So you're just breaking into the infrastructure world and now you're discovering the true meaning of a SLA. Your new client is telling you that we need "Four Nine's Reliability". Well great, but what does that mean exactly?
First get over to this website and determine just how long your website can afford to be down. In this case you're allowed 5 ~minutes a month before you're in trouble.
So great you tell yourself. You can do this, with 2 WFE's and 2 application servers in the backend with a SQL Cluster node, the odds of a failure knocking everything out are about a zillion to one right? (Note not actual numbers).
Whoa...hold on there newb, you are not wise in the ways of SLA. Remember a few points.
- Virtual Machines, they've made it spectacularly easy for hardware to fail mulitple machines at once. Make damn sure your virtualized machines have some sort of backup capability in and of themselves. VMWare typically excels at this, and is my favorite tool for virtualizing environments, period...be wise in the way of the VMWare Server...
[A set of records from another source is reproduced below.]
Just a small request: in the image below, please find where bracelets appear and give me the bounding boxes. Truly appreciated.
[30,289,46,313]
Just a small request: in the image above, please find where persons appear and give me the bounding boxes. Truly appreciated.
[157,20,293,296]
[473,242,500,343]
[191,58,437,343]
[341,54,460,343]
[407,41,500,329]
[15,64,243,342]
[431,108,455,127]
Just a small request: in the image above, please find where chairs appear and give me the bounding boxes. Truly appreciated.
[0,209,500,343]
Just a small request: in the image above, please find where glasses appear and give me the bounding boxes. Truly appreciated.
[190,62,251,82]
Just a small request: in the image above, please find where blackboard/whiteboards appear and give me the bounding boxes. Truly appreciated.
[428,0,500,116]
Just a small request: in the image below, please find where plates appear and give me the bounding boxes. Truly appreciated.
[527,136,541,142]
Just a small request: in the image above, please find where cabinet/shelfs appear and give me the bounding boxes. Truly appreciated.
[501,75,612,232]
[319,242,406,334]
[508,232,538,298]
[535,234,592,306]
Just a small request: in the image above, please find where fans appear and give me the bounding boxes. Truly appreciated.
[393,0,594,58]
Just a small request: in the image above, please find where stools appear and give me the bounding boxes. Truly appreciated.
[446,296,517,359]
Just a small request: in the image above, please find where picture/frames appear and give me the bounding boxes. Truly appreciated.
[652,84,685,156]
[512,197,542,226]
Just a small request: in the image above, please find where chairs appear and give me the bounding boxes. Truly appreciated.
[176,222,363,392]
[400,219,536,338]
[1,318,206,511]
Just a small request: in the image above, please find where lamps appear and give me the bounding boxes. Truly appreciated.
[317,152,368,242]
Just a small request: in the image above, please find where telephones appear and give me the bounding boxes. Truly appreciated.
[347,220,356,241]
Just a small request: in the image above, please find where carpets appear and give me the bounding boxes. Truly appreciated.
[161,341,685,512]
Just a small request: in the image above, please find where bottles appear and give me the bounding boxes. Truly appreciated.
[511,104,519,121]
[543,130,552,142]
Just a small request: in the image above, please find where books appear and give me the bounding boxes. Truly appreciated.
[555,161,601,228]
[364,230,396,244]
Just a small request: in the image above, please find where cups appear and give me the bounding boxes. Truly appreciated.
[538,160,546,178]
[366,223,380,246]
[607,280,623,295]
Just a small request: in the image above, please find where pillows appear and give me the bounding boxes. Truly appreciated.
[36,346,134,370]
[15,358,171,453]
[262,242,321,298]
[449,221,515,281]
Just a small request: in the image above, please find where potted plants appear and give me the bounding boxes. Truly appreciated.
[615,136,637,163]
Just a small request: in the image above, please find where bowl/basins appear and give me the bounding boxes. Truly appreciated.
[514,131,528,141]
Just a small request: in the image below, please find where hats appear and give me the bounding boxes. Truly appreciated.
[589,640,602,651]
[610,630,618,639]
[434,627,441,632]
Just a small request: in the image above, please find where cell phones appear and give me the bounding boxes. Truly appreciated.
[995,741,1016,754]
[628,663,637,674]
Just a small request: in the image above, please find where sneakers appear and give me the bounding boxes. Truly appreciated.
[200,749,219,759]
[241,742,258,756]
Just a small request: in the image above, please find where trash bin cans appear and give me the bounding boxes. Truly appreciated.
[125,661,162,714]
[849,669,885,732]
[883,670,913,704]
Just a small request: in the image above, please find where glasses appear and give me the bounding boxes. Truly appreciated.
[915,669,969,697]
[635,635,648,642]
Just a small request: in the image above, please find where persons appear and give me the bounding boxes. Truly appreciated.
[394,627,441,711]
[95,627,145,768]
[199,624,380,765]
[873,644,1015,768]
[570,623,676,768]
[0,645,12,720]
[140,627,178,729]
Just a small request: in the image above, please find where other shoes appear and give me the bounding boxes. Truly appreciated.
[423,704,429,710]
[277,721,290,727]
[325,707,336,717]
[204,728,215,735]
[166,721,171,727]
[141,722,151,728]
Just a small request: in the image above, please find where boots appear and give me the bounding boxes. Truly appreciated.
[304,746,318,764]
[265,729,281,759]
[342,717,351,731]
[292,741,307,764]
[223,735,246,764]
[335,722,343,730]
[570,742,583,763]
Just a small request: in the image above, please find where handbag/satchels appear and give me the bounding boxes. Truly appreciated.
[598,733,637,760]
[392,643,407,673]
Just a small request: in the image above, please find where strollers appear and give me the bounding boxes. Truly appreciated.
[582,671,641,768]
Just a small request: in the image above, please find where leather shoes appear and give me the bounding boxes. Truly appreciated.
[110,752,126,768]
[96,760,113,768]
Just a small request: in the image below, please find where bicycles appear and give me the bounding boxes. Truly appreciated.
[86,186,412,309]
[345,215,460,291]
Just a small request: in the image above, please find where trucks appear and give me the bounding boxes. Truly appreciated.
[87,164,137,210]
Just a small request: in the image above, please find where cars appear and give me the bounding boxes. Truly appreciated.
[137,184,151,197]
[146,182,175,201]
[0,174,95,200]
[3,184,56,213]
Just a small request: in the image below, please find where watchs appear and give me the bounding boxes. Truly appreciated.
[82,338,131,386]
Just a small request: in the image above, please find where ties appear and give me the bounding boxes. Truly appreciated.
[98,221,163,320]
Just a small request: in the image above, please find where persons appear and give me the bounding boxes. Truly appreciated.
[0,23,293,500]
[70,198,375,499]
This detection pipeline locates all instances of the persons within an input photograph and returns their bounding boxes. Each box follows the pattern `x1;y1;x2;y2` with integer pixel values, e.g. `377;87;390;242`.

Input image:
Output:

- While the odds of a dual server failure are slim, ask yourself what are the odds of a total site failure? Think Earthquake's, Tornado's, Floods, etc. evaluate the environment your datacenter is in and start thinking about how fast you can recover from a site failure. I'll give you another hint, VMWare rocks here as well...but there are still some manual steps occasionally involved that may take you longer than 5 minutes...formulate your plans.
So don't just say 4 nine's reliability, MEAN it. Critical data is at stake here...
|